各保育所も人材確保に努めてきたが、園長らによる区保育園長会と区役所が協力し、7年前に始めたのがこの保育士等就労支援講座だ。市でも同様の講座は実施しているが、泉区では地元で働くことにも焦点を当て、単なる説明会ではなく保育所を見学し、園長らと働き方等について直接話す場を設けている。同時に区内での求人情報や体験実習が可能な保育所の紹介等も行ってきた。
この講座は、保育士の資格を持っているが働いていない「潜在保育士」や、資格を持っていないが保育の仕事に興味がある人を対象に開催されている。同課担当者は「潜在保育士はまだまだ多く、経験者は即戦力になる。資格がない場合でも『保育補助』として働くことができる」と話す。
保育補助とは、その名の通り正規の保育士の業務を補助するのが主な役割で、無資格でも実務経験を重ねることができる。人員確保に悩む保育所からは保育補助の力も強く求められており、区内ではおよそ70人が活躍している。
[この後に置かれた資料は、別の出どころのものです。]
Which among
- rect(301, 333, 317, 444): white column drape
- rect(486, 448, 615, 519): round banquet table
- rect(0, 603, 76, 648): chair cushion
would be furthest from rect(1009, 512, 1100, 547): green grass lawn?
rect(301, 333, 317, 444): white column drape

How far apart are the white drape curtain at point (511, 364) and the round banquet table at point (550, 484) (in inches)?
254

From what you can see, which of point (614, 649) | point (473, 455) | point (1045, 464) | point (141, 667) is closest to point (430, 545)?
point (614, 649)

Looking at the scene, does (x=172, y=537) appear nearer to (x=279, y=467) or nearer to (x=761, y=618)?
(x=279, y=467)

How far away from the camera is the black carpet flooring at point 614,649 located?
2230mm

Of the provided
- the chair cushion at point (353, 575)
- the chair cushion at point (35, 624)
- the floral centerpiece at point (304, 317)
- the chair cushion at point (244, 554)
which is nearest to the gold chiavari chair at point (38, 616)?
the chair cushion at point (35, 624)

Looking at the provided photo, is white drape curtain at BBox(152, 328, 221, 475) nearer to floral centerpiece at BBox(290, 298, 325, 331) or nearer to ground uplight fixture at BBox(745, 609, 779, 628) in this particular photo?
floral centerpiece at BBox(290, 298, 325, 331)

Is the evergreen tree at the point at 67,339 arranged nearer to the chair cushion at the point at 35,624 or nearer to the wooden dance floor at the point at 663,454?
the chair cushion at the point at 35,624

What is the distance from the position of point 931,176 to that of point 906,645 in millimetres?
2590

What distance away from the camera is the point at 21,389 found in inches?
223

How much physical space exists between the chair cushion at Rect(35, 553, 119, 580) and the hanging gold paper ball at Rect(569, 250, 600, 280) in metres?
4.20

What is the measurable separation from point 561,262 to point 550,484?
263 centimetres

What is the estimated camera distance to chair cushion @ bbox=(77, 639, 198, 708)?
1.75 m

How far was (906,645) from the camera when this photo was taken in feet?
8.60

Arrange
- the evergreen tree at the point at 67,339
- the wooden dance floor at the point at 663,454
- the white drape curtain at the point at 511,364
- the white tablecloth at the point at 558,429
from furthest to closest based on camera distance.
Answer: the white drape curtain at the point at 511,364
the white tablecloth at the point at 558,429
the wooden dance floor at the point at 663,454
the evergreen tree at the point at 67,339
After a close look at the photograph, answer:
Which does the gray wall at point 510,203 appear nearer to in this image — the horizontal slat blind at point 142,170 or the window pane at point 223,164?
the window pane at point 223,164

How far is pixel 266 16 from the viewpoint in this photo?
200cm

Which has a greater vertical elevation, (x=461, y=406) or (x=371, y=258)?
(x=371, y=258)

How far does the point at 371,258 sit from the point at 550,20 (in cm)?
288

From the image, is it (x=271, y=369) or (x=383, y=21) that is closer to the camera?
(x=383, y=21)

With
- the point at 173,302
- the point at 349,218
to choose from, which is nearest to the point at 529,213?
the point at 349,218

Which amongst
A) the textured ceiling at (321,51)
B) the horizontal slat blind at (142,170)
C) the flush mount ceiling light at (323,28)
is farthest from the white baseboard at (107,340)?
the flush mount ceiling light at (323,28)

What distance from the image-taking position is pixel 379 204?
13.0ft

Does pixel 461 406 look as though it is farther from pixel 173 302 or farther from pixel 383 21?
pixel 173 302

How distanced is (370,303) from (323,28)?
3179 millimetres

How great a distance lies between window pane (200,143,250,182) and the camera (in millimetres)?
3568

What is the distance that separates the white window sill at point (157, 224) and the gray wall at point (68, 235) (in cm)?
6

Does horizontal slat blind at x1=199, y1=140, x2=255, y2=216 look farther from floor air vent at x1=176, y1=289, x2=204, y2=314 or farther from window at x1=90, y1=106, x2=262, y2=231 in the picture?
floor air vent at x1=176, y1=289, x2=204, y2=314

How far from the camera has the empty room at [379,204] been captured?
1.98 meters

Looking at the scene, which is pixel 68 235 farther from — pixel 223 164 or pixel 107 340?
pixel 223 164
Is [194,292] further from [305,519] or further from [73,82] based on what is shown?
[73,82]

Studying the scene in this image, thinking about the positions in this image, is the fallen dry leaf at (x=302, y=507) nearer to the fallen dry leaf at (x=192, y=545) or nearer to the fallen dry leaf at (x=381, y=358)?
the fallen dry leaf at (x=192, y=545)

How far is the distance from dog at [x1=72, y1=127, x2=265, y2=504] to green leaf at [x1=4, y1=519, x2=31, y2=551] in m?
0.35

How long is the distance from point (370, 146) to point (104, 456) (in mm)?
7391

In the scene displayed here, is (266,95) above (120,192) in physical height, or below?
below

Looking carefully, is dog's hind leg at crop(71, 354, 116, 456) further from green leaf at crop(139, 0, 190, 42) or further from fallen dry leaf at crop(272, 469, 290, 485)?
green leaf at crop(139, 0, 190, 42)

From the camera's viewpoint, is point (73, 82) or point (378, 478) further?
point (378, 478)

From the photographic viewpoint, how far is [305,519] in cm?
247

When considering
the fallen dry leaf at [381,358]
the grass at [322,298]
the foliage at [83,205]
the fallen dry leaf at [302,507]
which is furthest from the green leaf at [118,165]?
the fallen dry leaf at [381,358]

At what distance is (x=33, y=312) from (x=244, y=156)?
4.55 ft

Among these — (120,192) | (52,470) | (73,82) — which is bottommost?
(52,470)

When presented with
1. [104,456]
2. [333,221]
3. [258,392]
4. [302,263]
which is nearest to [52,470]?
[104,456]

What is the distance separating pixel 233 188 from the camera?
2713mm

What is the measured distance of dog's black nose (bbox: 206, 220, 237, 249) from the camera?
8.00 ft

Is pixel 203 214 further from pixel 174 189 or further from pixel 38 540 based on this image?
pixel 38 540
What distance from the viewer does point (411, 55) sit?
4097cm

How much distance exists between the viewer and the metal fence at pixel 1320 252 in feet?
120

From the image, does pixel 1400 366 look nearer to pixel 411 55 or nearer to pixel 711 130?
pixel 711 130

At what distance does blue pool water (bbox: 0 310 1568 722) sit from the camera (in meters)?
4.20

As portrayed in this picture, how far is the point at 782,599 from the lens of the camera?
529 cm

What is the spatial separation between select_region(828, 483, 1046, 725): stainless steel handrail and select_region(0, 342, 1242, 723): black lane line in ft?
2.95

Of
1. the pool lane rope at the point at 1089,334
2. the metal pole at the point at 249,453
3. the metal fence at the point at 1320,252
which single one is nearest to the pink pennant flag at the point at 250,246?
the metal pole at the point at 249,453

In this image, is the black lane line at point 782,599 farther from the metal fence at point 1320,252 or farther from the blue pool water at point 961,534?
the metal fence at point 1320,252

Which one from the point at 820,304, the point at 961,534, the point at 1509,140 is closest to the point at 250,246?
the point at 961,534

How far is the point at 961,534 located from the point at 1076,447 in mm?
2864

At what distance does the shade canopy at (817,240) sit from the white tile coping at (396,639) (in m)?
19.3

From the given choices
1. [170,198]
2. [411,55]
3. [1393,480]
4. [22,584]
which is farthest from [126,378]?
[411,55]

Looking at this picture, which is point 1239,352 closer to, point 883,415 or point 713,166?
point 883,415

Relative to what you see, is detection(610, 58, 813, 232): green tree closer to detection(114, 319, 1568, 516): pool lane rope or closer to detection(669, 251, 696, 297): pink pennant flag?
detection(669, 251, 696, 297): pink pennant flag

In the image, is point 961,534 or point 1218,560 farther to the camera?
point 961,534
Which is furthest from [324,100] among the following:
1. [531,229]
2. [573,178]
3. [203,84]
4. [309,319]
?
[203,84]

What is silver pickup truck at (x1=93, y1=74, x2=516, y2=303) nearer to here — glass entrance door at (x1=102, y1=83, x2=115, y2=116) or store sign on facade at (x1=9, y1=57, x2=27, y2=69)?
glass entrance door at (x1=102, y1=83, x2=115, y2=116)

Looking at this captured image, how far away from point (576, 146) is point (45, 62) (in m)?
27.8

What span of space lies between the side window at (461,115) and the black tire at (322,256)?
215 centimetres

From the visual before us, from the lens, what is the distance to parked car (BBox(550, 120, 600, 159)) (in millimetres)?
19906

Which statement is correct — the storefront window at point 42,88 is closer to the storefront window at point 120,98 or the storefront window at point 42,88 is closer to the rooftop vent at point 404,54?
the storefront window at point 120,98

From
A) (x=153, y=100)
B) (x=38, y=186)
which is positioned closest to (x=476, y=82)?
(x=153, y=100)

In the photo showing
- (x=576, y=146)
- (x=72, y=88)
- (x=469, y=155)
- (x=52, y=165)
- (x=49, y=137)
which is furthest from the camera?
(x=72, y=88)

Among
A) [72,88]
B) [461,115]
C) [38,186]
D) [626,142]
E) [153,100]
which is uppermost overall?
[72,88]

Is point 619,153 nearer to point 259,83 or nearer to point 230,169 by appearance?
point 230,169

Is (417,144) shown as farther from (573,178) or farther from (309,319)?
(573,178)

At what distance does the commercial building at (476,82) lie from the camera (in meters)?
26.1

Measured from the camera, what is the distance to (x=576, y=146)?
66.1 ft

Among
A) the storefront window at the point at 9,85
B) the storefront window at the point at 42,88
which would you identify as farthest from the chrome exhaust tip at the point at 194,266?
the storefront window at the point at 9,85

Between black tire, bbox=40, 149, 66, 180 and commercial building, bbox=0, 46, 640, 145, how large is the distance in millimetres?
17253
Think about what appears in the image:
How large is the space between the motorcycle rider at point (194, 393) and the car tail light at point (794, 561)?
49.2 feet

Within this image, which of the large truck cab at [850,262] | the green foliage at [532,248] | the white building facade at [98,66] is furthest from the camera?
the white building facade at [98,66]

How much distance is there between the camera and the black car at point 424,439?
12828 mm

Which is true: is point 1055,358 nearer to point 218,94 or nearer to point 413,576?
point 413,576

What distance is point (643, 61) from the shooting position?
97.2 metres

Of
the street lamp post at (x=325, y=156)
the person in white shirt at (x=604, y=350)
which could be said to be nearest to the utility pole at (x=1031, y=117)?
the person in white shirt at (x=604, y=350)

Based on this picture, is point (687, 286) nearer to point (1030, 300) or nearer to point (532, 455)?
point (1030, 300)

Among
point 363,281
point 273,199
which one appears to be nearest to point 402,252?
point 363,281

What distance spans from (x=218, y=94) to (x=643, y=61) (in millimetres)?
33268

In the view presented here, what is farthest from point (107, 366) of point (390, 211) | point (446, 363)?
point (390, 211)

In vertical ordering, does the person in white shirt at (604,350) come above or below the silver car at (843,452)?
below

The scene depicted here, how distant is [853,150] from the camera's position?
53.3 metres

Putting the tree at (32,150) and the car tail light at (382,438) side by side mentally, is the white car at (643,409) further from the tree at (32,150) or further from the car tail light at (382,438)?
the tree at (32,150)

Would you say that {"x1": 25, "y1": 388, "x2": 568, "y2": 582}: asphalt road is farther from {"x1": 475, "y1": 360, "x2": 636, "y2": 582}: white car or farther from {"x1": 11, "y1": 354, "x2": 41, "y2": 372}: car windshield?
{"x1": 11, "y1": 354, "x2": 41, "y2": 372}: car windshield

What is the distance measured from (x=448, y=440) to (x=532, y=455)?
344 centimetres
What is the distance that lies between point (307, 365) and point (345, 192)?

フルタイム勤務だけでなく、人手が必要な朝の数時間のみ働くといった場合もあり、働く中で正規の保育士を目指し、資格を取得する人もいるという。
資格取得に関しては国家試験のほかに、「地域限定保育士」の資格を取るという選択肢もある。これは就労地域を神奈川県のみに限定した保育士の資格で、取得の3年後には全国で保育士として働くことができるようになるという。
講座には、初年度から2月6日に開催された今年度までで76人が参加。昨年度は14人中、区が把握している限りでも2人が実際に保育士・保育補助として就労するなど、講座が実際に区内での人材確保に結び付いた事例もある。区担当者は「講座がきっかけとなり、保育士の不足や負担の解消、地元での就労につながれば」と話す。